Я знала об этом, потому что ни разу за девять лет у меня не было друга. Должна же была Мередит сказать ей об этом. Всем остальным моим приемным матерям она первым делом сообщала об этом, и те предупреждали других детей, чтобы ели быстро и прятали подаренные конфеты поглубже в наволочки.

– Пойдем. Она, наверное, уже ждет у калитки.

Элизабет провела меня по саду к низкой белой изгороди в дальнем углу. Перла ждала, облокотившись на изгородь. Она стояла достаточно близко и должна была слышать каждое слово из нашего разговора, однако не выглядела расстроенной, а была полна радостного ожидания. Всего на дюйм или два выше меня, кругленькая и мягкая. Футболка была ей мала и коротковата. Лимонно-желтая ткань натягивалась на животе, кофта кончалась выше, чем пояс брюк. В тех местах, где резинки рукавов стягивали руки, прежде чем задраться и потеряться в подмышках, остались глубокие красные вмятины. Перла одернула рукава, сначала один, потом другой.

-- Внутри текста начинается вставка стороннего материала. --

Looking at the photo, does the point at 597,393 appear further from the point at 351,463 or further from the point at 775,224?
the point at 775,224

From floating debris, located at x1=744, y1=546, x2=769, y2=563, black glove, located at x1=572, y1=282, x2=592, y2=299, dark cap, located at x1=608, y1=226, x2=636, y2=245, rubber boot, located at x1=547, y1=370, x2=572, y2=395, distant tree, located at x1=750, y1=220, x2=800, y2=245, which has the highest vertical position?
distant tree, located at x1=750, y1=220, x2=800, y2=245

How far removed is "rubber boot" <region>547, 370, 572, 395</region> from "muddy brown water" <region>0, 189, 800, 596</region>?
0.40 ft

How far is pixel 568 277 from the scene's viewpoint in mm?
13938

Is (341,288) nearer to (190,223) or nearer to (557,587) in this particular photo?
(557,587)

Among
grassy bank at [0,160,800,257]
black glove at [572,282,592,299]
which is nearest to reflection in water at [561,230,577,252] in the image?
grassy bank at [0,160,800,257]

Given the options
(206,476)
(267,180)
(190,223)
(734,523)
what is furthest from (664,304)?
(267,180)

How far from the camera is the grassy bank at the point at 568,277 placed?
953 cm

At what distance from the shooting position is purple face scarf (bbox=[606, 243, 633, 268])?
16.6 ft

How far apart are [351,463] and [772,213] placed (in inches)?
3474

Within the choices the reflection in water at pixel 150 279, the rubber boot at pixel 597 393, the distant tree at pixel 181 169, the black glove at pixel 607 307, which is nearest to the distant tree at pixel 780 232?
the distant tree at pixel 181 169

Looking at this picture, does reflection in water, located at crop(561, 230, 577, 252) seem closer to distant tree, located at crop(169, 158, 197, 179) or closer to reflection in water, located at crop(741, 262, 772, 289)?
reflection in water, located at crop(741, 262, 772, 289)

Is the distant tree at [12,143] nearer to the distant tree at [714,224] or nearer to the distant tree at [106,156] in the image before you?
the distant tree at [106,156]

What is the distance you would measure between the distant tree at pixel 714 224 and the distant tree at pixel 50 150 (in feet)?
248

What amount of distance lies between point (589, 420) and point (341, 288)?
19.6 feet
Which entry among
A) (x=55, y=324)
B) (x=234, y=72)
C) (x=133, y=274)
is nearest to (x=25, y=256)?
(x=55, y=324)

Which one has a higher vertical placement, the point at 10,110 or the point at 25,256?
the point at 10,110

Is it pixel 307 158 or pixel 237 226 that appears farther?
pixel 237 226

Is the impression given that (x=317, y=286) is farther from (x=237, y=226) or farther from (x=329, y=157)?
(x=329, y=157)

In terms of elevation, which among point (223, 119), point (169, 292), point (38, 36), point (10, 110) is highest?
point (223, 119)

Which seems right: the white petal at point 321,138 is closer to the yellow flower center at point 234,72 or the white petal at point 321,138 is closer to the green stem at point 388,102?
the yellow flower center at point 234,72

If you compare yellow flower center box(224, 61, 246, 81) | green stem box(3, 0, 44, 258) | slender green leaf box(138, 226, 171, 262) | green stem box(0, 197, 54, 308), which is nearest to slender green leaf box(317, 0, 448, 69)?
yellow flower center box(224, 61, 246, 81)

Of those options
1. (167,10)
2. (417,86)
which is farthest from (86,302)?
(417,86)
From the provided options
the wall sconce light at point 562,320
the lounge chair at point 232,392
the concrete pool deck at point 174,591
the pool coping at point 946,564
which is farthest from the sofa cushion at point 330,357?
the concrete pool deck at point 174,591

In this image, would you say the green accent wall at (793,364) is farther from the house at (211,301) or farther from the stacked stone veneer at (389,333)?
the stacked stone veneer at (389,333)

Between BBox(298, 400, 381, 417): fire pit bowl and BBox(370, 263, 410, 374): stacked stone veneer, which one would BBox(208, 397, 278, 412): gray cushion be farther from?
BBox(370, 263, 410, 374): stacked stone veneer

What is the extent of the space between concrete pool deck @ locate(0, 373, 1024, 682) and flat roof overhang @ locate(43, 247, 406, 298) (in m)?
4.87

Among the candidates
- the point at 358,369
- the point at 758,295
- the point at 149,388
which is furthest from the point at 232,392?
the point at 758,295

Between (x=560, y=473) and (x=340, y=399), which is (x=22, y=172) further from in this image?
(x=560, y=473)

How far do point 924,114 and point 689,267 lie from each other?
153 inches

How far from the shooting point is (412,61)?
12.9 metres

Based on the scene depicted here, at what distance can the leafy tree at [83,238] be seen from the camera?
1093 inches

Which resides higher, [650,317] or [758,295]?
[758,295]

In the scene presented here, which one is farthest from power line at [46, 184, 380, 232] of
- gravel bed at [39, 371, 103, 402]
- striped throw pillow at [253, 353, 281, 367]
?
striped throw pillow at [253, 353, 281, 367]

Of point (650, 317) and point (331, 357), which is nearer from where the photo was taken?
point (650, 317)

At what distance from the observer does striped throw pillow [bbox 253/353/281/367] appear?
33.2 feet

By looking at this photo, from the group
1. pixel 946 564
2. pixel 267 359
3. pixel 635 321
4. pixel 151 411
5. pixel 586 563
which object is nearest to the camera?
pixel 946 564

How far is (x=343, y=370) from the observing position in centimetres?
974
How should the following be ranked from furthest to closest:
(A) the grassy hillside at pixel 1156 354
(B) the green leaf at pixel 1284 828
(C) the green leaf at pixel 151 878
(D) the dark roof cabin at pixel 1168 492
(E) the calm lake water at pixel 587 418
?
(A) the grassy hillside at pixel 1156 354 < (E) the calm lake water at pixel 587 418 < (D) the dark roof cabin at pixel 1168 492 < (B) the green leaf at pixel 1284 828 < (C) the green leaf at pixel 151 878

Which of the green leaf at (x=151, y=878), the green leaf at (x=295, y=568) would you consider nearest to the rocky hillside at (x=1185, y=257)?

– Доброе утро, – сказала Элизабет. – Виктория, моя дочь. Виктория, познакомься с Перлой. – При слове «дочь» у меня снова заболел живот. Я пинала пыль носками ботинок, стараясь попасть в Элизабет, пока та не наступила мне на ноги и не схватила сзади за шею. От ее прикосновения у меня загорелась кожа.

– Привет, Виктория, – робко проговорила Перла, взяла тяжелую черную косу, покоившуюся на ее плече, и стала жевать кончик, который был уже весь мокрый.

– Ладно, – сказала Элизабет, словно тихое приветствие Перлы и мое упрямое молчание свидетельствовали о том, что между нами возникло некое подобие дружбы. – Я пойду в дом и отдохну. А ты, Виктория, будь на улице и играй с Перлой, пока я тебя не позову.

Не дожидаясь ответа, она направилась в дом. Мы с Перлой стояли, опустив глаза. Затем она робко вытянула руку и коснулась толстым пальцем моей забинтованной руки.

– Что с тобой случилось?

Я стала рвать марлевый бинт зубами: мне вдруг страшно захотелось, чтобы руки снова обрели свободу.

– Разверни, – приказала я, вытянув ладони.

Перла потянула за концы бинта, и я легко стряхнула ослабшую повязку. Кожа под ней была бледной, сморщенной, а на месте ран засохли маленькие кружки.